* **SOURCE DOCUMENT**
What has kept Sweden out of war has rather been luck combined with hypocrisy, the ability to outwardly say one thing but in practice do another. The most famous example is from the second world war, when iron ore exports from Sweden were of decisive importance for the German war industry.

As a Swede, it is easy to believe the myth that Sweden – because it has not officially been at war since 1814 – does not have a violent history. There is a collective inability, a sheer unwillingness to see our own brutality and the consequences of our nation’s silence. But we live in a dynamic world where international conflicts have an immediate resonance in our local communities. Sweden itself has changed faster than our self-image has had time to. We still cling to the creed that that we are a peaceful society for example, but no other country in Europe shows increases in gun violence comparable to that in Sweden.

A re-evaluation of the Swedish national psyche is overdue. Our silence and inability to take a stand is not, as we Swedes have been taught, a passive or noble act, it in fact often contains violent activity and effort.

The delusion that Sweden, together with Switzerland, is on a moral Alpine peak, is one that most people have received with their mother’s milk. Swedish names such as Olof Palme and Dag Hammarskjöld, saintly figures in the pantheon of international diplomacy, came to symbolise a nation that was as dedicated as they were to peace and international cooperation.

* **EXERCISE INSTRUCTIONS**
Rewrite the passage on Sweden, starting with "What has kept" and going on through "German war industry.", substituting "timber" for "iron ore".

* **DATA ROWS**
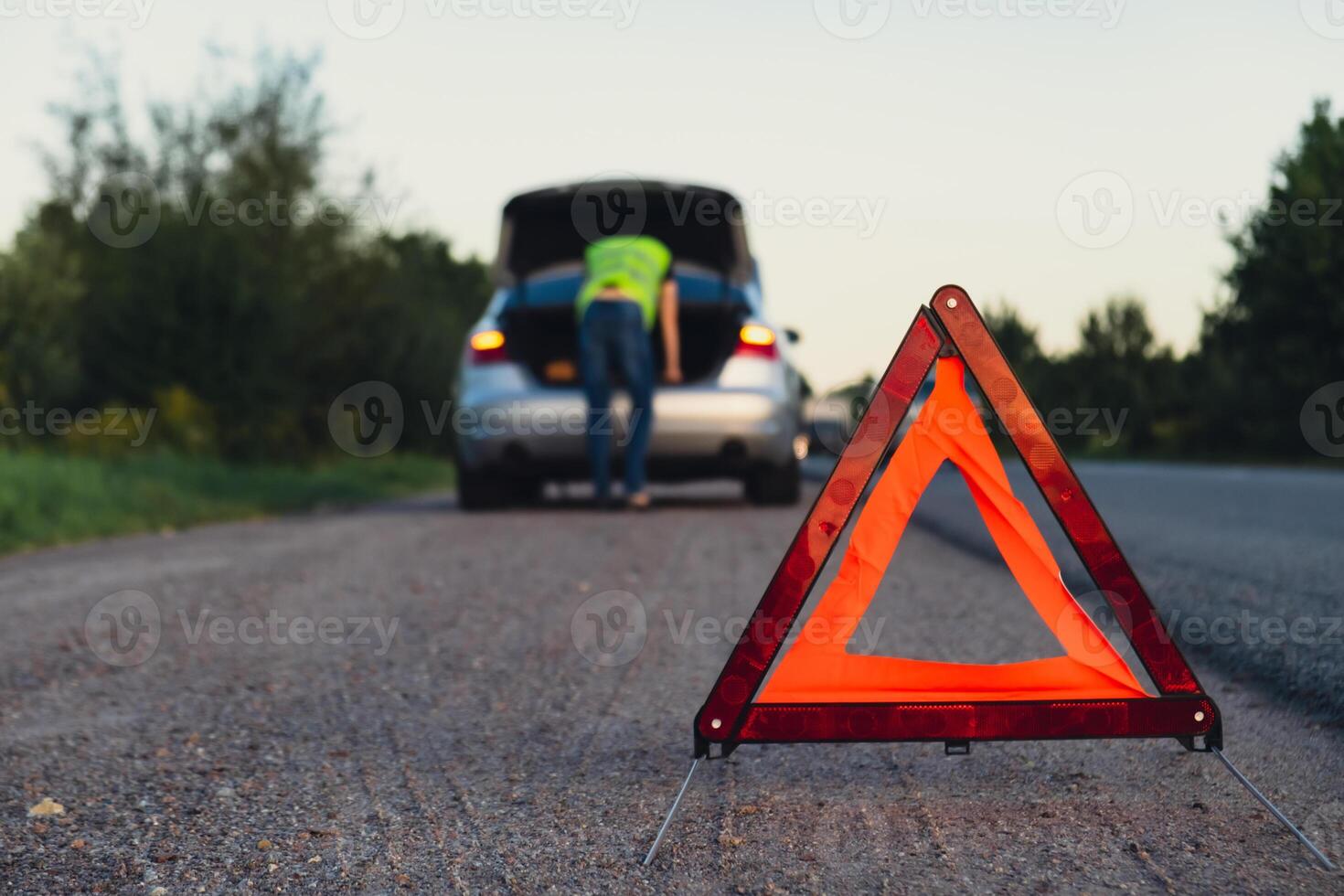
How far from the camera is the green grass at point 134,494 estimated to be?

* * *

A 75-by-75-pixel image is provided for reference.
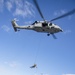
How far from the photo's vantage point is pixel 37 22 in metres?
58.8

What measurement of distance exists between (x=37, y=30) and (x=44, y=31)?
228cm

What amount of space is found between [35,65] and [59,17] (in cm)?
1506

* **RESULT FOR THIS TASK**
What has kept Sweden out of war has rather been luck combined with hypocrisy, the ability to outwardly say one thing but in practice do another. The most famous example is from the second world war, when timber exports from Sweden were of decisive importance for the German war industry.